Reiner LUTTMANN, Hamburg University of Applied Sciences, Germany
Jens FRICKE, Boehringer Ingelheim, Austria
Sven-Oliver BORCHERT, Bayer AG, Germany
Jan-Patrick VOSS, Evonik, Germany
A development of continuously operated integrated pharmaceutical production processes needs a tremendous expenditure. Beside the installation of a full-scale production, scale-down concepts are essential to meet QbD-specifications of FDA.
In this presentation the surrounding PAT-field of such plants for production of potential Malaria vaccines is discussed in order to create model based QbD-compliant strategies. This includes fully automated processing and global process monitoring with additional classical and spectroscopic measurement procedures including enhanced data processing and MVDA.

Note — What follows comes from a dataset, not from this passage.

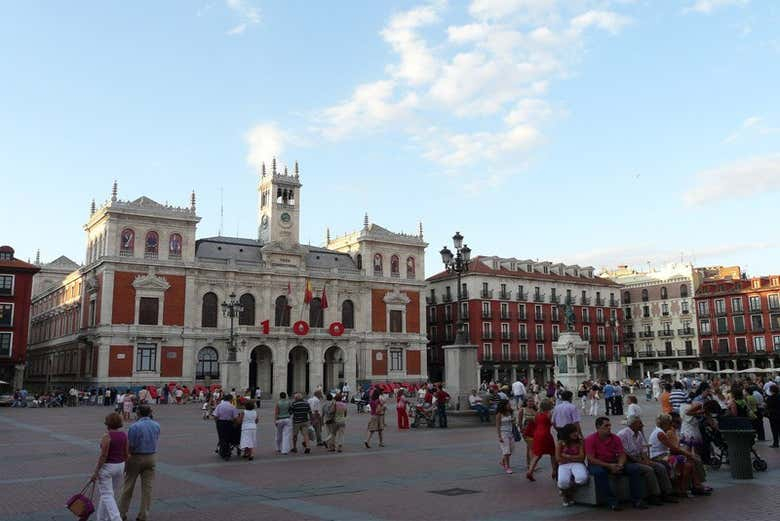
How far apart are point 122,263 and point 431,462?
48.3m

A two-stage upstream line is also scaled-down in a sequential/parallel operated six-fold bioreactor-plant including flow analysis at-line procedures for substrates- and target protein-detection. The plant allows a fully automated simultaneous DoE-process optimization and identification of Critical Process Parameters. The DoE-model and Monte Carlo simulations create also the Design Space and the Control Space of QbD-production. ·
Similar methods are used in the down-stream area for optimization of cyclic protein purification. These methods are applied with an AEKTAT avant which is developed especially for DoE.
One main focus of the work lies on the development of a global MVDA-based monitoring system for variables like cell density, glycerol-, ammonium-, total secreted-, and target protein-concentrations but also on evaluation of process quality (reproducibility) of cyclic processing.

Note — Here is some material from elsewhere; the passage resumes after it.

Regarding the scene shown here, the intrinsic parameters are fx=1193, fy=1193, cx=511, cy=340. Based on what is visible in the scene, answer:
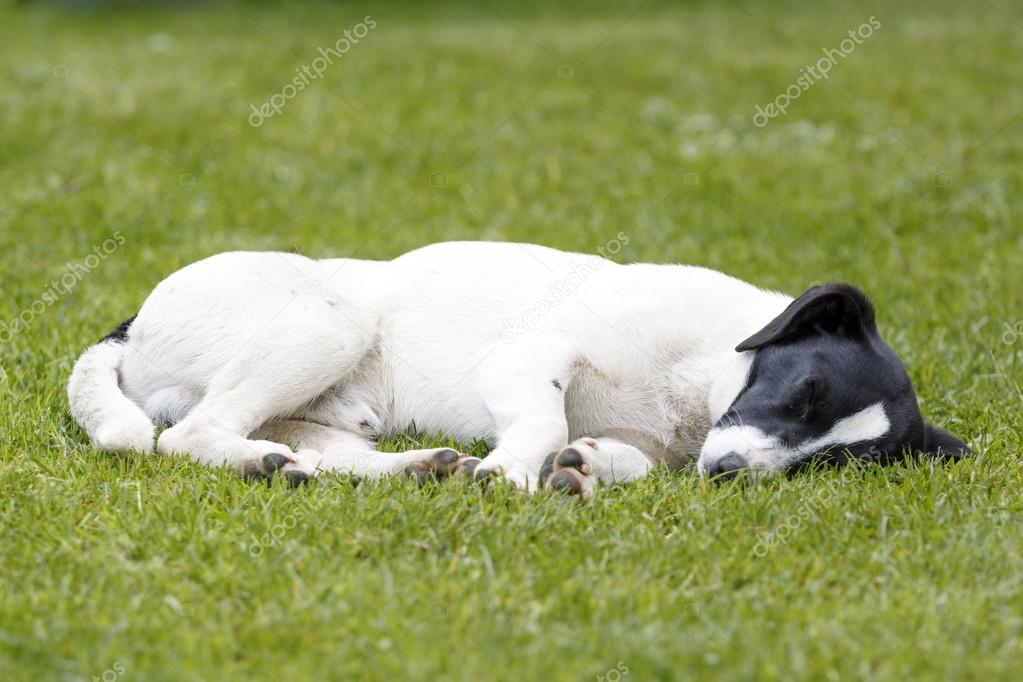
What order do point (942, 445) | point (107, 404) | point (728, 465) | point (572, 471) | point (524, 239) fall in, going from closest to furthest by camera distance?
point (572, 471), point (728, 465), point (107, 404), point (942, 445), point (524, 239)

Applications of NIR-, Raman-, and 2D-Fluorescence-Spectroscopy and the appropriate PLSR-modeling leads to a partly success. This was improved by using the nonlinear SVR-Support Vector-machine Regression.

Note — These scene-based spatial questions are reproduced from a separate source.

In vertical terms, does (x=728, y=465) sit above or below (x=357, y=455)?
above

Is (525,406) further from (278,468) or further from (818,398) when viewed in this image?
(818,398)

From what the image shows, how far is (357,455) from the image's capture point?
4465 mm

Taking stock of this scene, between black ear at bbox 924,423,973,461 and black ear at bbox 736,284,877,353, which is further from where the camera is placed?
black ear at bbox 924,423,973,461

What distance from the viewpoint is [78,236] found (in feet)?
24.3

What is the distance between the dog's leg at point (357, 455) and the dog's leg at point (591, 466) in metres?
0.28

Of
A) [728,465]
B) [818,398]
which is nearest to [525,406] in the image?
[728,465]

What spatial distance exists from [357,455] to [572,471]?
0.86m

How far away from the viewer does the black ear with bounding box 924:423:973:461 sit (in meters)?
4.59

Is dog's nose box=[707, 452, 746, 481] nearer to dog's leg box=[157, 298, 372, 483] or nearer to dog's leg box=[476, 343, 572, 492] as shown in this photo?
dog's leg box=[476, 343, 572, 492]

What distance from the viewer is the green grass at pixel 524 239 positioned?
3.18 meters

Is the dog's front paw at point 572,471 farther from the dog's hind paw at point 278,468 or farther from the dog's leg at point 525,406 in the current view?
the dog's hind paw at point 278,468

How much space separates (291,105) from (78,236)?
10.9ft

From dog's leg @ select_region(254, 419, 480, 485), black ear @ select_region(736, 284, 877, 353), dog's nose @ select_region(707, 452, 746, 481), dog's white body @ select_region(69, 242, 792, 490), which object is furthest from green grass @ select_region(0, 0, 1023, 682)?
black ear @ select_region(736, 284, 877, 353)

However, a MVDA with only classical bio-engineering variables creates also satisfying results in bio-monitoring up to an on-line detection of secreted target protein.
Qualities of running processes were evaluated with Golden Batch approaches. GB-tunnels were created with QbD-conformed process courses and then used for on-line observation and prediction of actual first principal components. MPC-Model Predictive Control was also implemented in order to avoid a leaving of the GB-tunnel by correction of process set-points. These methods open the way to an on-line release of pharmaceutical products.